統合失調症の特徴と診断基準

統合失調症

統合失調症の特徴

原因

未だ未解明であるが、ドーパミンの分泌異常原因説がある。また、遺伝も関係する。

発病時期

主に10代後半~30代半ば

有効とされる主な療法

薬物療法 認知行動療法 SST

統合失調症の診断基準

基準A

以下の症状のうち、2つ以上が1ヶ月間ほぼ常に存在している。また、2つ以上の症状のうち、少なくとも1つは1,2,3のいずれかである。

1.妄想

2.幻覚

3.支離滅裂な発言・会話

4.支離滅裂な行動

5.陰性症状(感情の平板化・思考の貧困・意欲の低下・活動性の低下など)

基準B

各種症状の発症により、仕事・対人関係・自己管理などの面のうち1つ以上の機能が著しく低下している。

基準C

各種症状が少なくとも6ヶ月間持続している。また、基準Aの症状については1ヶ月以上持続している。

基準D

各種症状の発症原因が他の身体疾患・精神疾患では説明できない。

基準E

各種症状は薬物などの外的要因によって引き起こされるものではない。

統合失調症は、現実とのつながりの喪失(精神病)、幻覚(通常は幻聴)、妄想(誤った強い思い込み)、異常な思考や行動、感情表現の減少、意欲の低下、精神機能(認知機能)の低下、日常生活(仕事、対人関係、身の回りの管理など)の問題を特徴とする精神障害です。

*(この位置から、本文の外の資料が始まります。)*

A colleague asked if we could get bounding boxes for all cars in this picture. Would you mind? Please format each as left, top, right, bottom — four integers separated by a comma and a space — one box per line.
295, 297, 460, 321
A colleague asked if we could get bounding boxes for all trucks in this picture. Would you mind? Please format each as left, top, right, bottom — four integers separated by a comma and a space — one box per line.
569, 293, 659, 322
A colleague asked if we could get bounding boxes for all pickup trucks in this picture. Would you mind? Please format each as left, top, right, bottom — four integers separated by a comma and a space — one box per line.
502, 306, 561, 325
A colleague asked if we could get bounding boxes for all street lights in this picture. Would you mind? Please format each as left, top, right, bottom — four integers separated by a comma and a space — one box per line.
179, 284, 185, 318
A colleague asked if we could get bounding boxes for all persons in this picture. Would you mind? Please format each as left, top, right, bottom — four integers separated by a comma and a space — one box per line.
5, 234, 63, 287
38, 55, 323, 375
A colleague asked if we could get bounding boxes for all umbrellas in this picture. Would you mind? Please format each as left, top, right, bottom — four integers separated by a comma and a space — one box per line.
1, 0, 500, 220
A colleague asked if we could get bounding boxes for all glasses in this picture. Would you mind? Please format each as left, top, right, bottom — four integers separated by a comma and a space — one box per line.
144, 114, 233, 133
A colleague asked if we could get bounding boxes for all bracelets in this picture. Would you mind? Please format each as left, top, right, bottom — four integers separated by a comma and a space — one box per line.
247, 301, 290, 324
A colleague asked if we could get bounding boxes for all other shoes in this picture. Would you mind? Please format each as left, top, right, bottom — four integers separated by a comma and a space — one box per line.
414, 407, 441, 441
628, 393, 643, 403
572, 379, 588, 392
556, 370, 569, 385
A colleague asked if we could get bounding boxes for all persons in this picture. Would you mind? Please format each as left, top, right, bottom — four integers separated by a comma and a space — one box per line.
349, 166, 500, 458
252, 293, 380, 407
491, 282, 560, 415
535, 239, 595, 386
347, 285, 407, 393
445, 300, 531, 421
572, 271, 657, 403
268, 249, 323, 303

・統合失調症は、遺伝的な要因と環境的な要因の双方によって起こると考えられています。

・症状は様々で、奇異な行動、とりとめのない支離滅裂な会話、感情鈍麻、寡黙、集中力や記憶力の低下など、多岐にわたります。

・統合失調症の診断は、考えられる他の原因の可能性を検査で否定した後に、症状に基づいて下されます。

・経過の良し悪しは、患者が処方された薬を指示通り服用するかどうかに大きく左右されます。

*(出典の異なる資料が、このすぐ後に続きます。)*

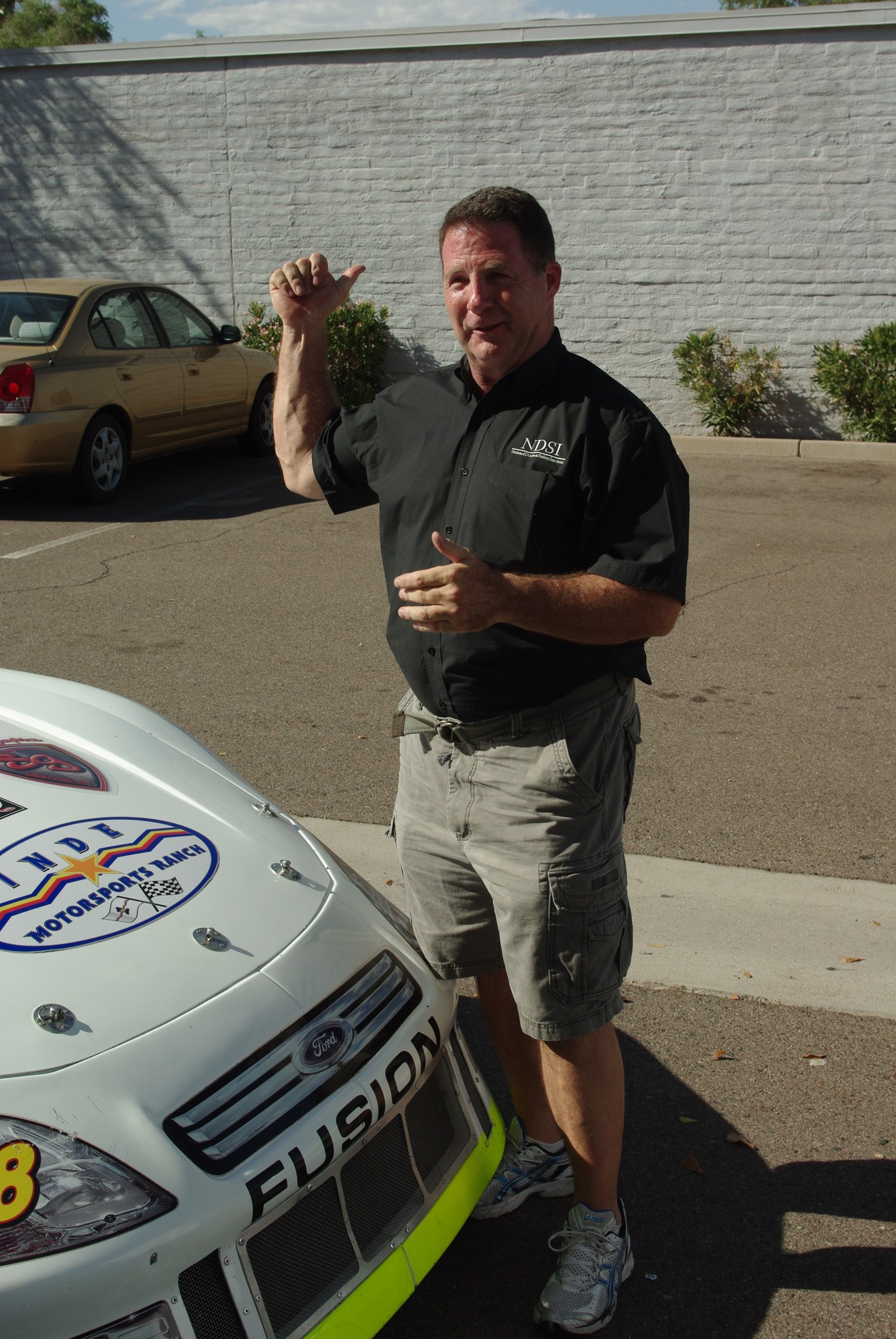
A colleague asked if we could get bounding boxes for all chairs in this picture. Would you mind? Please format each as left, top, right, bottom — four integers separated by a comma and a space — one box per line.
90, 318, 136, 347
19, 321, 57, 343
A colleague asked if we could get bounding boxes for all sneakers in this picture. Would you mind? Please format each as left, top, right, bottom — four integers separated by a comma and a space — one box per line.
470, 1116, 576, 1219
534, 1197, 634, 1334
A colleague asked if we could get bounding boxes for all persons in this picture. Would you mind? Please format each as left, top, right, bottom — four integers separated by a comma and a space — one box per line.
269, 185, 690, 1339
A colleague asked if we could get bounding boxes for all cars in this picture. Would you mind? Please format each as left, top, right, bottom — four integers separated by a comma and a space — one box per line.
0, 667, 507, 1339
0, 275, 278, 502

・治療としては、抗精神病薬、トレーニングプログラムと地域支援活動、精神療法、家族への心理教育などを行います。

統合失調症は世界中で健康上の大きな問題となっています。自立した生活を確立していく年代の若年者に発症するのが典型的で、日常生活への支障とそれに伴う偏見が生涯続く可能性があります。患者の人生に及ぼす影響と経済的な損失からみて、統合失調症は人類を苦しめている最悪の病気の1つとされています。

統合失調症は、世界的に人々の日常生活に支障をきたす主要な原因の1つとなっており、人口の約1%が発症します。統合失調症の発生率に男女差はありません。米国では、統合失調症は社会保障制度上の障害日数の約5分の1を、また医療費全体の2.5%を占めています。統合失調症は、アルツハイマー病や多発性硬化症より多くみられる病気です。

統合失調症は、症状があまり知られておらず、治療の開始が年単位で遅れる場合もがあるため、発症時期の特定が難しい場合がよくあります。平均発症年齢は、男性では20代前半から半ば、女性ではそれよりやや後の年齢です。統合失調症が小児期に発症することはまれですが( 小児と青年における統合失調症)、青年期以降になると発症がみられるようになります。

社会的機能の低下は、物質乱用、貧困、路上生活の原因になります。治療を受けない統合失調症患者が家族や友人との接触を失って、大都市で路上生活を送っている場合もよくあります。